Senegal’s neighbour Guinea Bissau has been labelled a “narco state”, for allegedly warehousing drugs for transport to Europe and the US.

By contrast, Djibouti has been a blessing. President Ismaïl Guelleh runs his country as a dictatorship and has no time for radical Islam.

But there are signs the love affair with Washington may be in trouble. Last year Guelleh forced the US from one of its coastal bases and handed the site to the Chinese navy. The 69-year-old president makes regular visits to Paris for medical treatment, adding to worries of what might happen.

In December Djibouti police opened fire on unarmed protesters and a US state department human rights report noted “harsh prison conditions, arbitrary arrest” and a “denial of fair public trial”.

In an example of how diplomats phrase things, the report says Guelleh and his government engage in “unlawful deprivation of life”.

But dependence on the goodwill of an increasingly erratic president can silence even a superpower.

Djibouti and Uganda are signatories to the International Criminal Court and, like South Africa, they have a duty to arrest Sudan’s Omar al-Bashir on sight. The ICC has issued a warrant for al-Bashir on charges of crimes against humanity and when he attended the inauguration of President Yoweri Museveni in Kampala last month the US ambassador and his entourage walked out. Museveni described the ICC as a “bunch of useless people”.

Yet there was no such pique a few days earlier when the Sudanese leader sat in the same room as the US delegation attending a similar event for Guelleh. The US state department merely issued a note of concern.

Last year South Africa had its own problem with al-Bashir when he attended an African Union summit in Pretoria, leading to uproar by human rights groups and a finding by the Supreme Court of Appeal that he should have been arrested.

And so to Senegal, which saw its first democratic transfer of power in 1999 when Abdoulaye Wade defeated the sitting president. Wade, in turn, stepped down in 2012 when he lost to the current leader, Macky Sall.
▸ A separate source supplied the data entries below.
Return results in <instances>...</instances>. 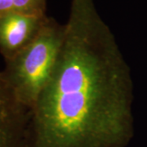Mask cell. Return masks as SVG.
<instances>
[{
  "label": "cell",
  "instance_id": "6da1fadb",
  "mask_svg": "<svg viewBox=\"0 0 147 147\" xmlns=\"http://www.w3.org/2000/svg\"><path fill=\"white\" fill-rule=\"evenodd\" d=\"M55 68L31 110L29 147H126L131 69L93 0H71Z\"/></svg>",
  "mask_w": 147,
  "mask_h": 147
},
{
  "label": "cell",
  "instance_id": "7a4b0ae2",
  "mask_svg": "<svg viewBox=\"0 0 147 147\" xmlns=\"http://www.w3.org/2000/svg\"><path fill=\"white\" fill-rule=\"evenodd\" d=\"M65 35V25L48 16L26 47L4 61V79L21 105L31 110L50 79Z\"/></svg>",
  "mask_w": 147,
  "mask_h": 147
},
{
  "label": "cell",
  "instance_id": "3957f363",
  "mask_svg": "<svg viewBox=\"0 0 147 147\" xmlns=\"http://www.w3.org/2000/svg\"><path fill=\"white\" fill-rule=\"evenodd\" d=\"M31 110L21 105L0 71V147H29Z\"/></svg>",
  "mask_w": 147,
  "mask_h": 147
},
{
  "label": "cell",
  "instance_id": "277c9868",
  "mask_svg": "<svg viewBox=\"0 0 147 147\" xmlns=\"http://www.w3.org/2000/svg\"><path fill=\"white\" fill-rule=\"evenodd\" d=\"M48 16L11 12L0 16V54L14 57L35 38Z\"/></svg>",
  "mask_w": 147,
  "mask_h": 147
},
{
  "label": "cell",
  "instance_id": "5b68a950",
  "mask_svg": "<svg viewBox=\"0 0 147 147\" xmlns=\"http://www.w3.org/2000/svg\"><path fill=\"white\" fill-rule=\"evenodd\" d=\"M15 12L12 0H0V16Z\"/></svg>",
  "mask_w": 147,
  "mask_h": 147
}]
</instances>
The country enjoys good marks on every human rights index – with a freer media rating than Kenya – whereas Djibouti ranks among the most oppressive.

The US Africa Command (Africom) is based in Germany and maintains a low profile but is known to have “drone capacity” in several countries. And although Obama’s rhetoric is softer than George Bush’s, US defence spending is now higher than during the Vietnam War or under Ronald Reagan. This holds true even when you take out inflation.

In Kenya, concern has shifted from al-Qaeda to al-Shabab, the group that attacked Nairobi’s Westgate shopping centre in 2013, leaving 67 people dead and more than 170 wounded. Last year they murdered 178 students and teachers at a university near the small town of Garissa.

In Nigeria, Boko Haram kidnapped 276 girls from a school at Chibok in northeastern Nigeria and, more than two years on, the army has been unable to find the vast majority of the girls, let alone deal with the militants.

Countries like Senegal and Cameroon have their own problems with terror groups but nowhere near the same scale. Unconfirmed reports from Africom suggest the US is looking at options in nine other countries across East, West and Central Africa.

In Dakar, ambassador Zumwalt says the new deal with Senegal “sets the stage for increased security co-operation”. And on the Horn, US ambassador Tom Kelly has said there will be no change in the “commitment of the United States to remain Djibouti’s partner in our shared goal of ridding this region of the evils of terrorism”.

It seem clear that Washington is spreading its bets.